VP Corporate Communications and Social Responsibility Telkomsel, Abdullah Fahmi.
Sumber :
  • VIVA/Lazuardhi Utama

Jakarta, VIVA – Indonesia masih membutuhkan talenta digital yang terampil sekitar 9 juta hingga 2030.

Sementara dari sisi pendidikan formal seperti perguruan tinggi, hanya mampu memasok 6 juta talenta digital.

Belum lagi data menurut World Economic Forum atau WEF 2025 yang mencatat sebanyak 92 juta pekerjaan di dunia berpotensi tergantikan oleh otomatisasi pada 2030.

Kabar baiknya, 69 juta peran baru akan muncul di waktu yang sama. Hal itu menandakan perlunya peningkatan keterampilan dan kepemimpinan yang siap menghadapi era kecerdasan buatan (AI). Tantangan ini yang kemudian menjadikan semua pihak harus bergerak.

Telkomsel misalnya, melalui dua program unggulan, IndonesiaNEXT dan NextDev, terus menunjukkan komitmen dalam membangun generasi muda Indonesia yang adaptif terhadap perkembangan teknologi, khususnya di bidang kecerdasan buatan, startup digital, dan inovasi berbasis solusi sosial.

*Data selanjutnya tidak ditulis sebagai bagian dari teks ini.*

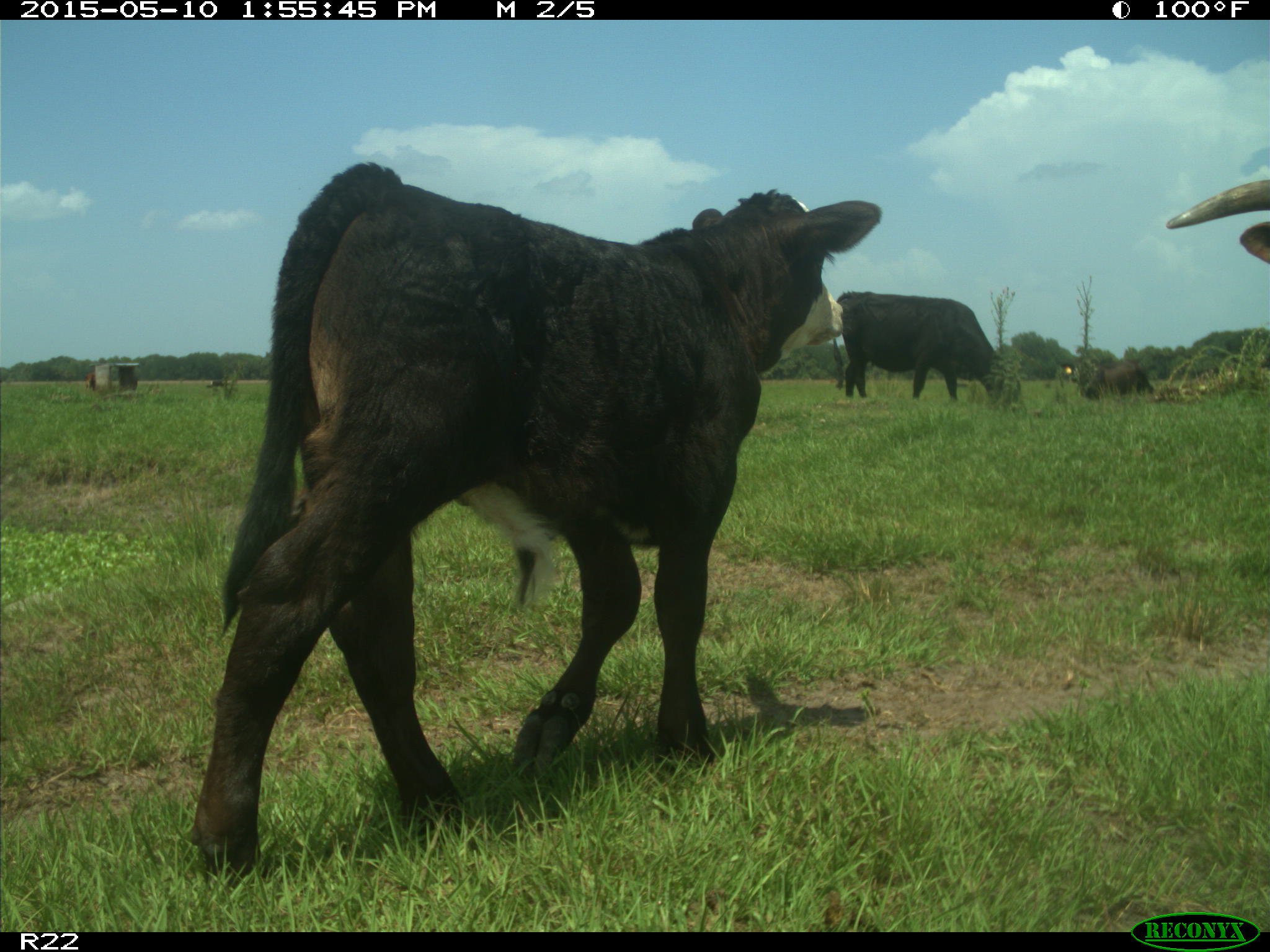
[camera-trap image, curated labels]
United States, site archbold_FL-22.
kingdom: Animalia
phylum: Chordata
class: Mammalia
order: Artiodactyla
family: Bovidae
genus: Bos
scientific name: Bos taurus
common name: domestic cow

Program IndonesiaNEXT dan NextDev dirancang Telkomsel untuk memberdayakan masyarakat melalui peningkatan kapabilitas digital, termasuk pemanfaatan teknologi AI.

Menurut Vice President Corporate Communications and Social Responsibility Telkomsel Abdullah Fahmi, selain jumlah kepesertaan, indikator keberhasilan utama dari kedua program ini juga terletak pada kualitas output dan dampak nyata yang dihasilkan.

"Kami ingin memastikan generasi muda Indonesia tidak hanya menjadi pengguna teknologi, tetapi juga pencipta dan pengembang inovasi berbasis digital" kata dia.

Sejak diluncurkan pada 2016, IndonesiaNEXT menjadi salah satu program pengembangan kompetensi digital terbesar yang digagas Telkomsel untuk mahasiswa di seluruh Indonesia. Program ini menjadi wadah peningkatan keterampilan profesional dan sertifikasi global di bidang teknologi digital.

Melalui kurikulum yang terus diperbarui sesuai kebutuhan industri, peserta IndonesiaNEXT tidak hanya memperoleh pelatihan teknis seperti AI fundamentals, data analytics, dan cloud computing, tetapi juga keterampilan non-teknis seperti public speaking, leadership, serta digital branding.

Selain memberikan pelatihan, program ini juga memberikan kesempatan bagi peserta untuk memperoleh sertifikasi internasional dari lembaga global seperti Microsoft, Cisco, dan Google.

Hingga penyelenggaraan IndonesiaNEXT ke-9, program ini telah menghasilkan lebih dari 8.000 sertifikasi digital bagi talenta muda dari 38 provinsi, dengan total jangkauan lebih dari 96.000 peserta secara kumulatif.